A few records:
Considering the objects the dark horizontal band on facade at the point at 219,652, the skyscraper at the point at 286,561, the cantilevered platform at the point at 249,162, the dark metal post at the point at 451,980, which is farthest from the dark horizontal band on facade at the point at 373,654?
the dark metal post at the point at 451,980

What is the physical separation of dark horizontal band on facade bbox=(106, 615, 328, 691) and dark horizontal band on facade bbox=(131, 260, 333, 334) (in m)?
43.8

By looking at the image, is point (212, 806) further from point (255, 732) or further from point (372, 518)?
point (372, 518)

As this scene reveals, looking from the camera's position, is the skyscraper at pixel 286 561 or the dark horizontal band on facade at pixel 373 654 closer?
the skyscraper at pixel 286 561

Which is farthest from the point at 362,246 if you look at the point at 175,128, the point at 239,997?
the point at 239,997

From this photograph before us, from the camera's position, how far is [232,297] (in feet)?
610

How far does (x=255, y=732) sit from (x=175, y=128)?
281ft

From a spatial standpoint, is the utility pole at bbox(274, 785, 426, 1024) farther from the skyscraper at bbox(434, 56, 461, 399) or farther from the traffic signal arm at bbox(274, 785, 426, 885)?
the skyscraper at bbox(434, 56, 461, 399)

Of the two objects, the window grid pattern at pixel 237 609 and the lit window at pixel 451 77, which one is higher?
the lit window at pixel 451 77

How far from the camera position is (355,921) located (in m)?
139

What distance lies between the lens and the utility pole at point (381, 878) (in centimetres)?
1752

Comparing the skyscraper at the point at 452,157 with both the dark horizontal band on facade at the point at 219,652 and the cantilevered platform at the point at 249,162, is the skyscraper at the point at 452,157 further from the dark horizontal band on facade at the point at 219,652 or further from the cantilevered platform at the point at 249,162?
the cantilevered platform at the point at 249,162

TASK PROMPT: Please print all of the records above again, word for word.

RESULT OF THIS TASK:
Considering the objects the dark horizontal band on facade at the point at 219,652, the skyscraper at the point at 286,561, the cantilevered platform at the point at 249,162, the dark metal post at the point at 451,980, which is farthest from the dark horizontal band on facade at the point at 373,654?
the dark metal post at the point at 451,980

What is the physical separation of dark horizontal band on facade bbox=(106, 615, 328, 691) and dark horizontal band on facade bbox=(131, 260, 333, 334) (in m)?
43.8

By looking at the image, is point (212, 806) further from point (255, 732) or further from point (372, 518)?
point (372, 518)

As this scene reveals, looking from the camera's position, is the skyscraper at pixel 286 561 or the dark horizontal band on facade at pixel 373 654 closer?
the skyscraper at pixel 286 561

Which is farthest from the point at 362,246 if you look at the point at 175,128, the point at 239,997?
the point at 239,997

From this photograph before us, from the camera's position, how far is [232,297] (in feet)?
610

How far does (x=255, y=732) sit from (x=175, y=128)?
281ft

From a spatial standpoint, is the utility pole at bbox(274, 785, 426, 1024) farther from the skyscraper at bbox(434, 56, 461, 399) or farther from the traffic signal arm at bbox(274, 785, 426, 885)?
the skyscraper at bbox(434, 56, 461, 399)

Of the two objects, the window grid pattern at pixel 237 609 and the lit window at pixel 451 77, which one is higher?
the lit window at pixel 451 77

How far from the camera position is (355,921) located (in m)?
139

What distance lies between the lens and the utility pole at point (381, 878) (in centimetres)?
1752

Comparing the skyscraper at the point at 452,157 with both the dark horizontal band on facade at the point at 219,652 and the cantilevered platform at the point at 249,162, is the skyscraper at the point at 452,157 further from the dark horizontal band on facade at the point at 219,652 or further from the cantilevered platform at the point at 249,162?
the cantilevered platform at the point at 249,162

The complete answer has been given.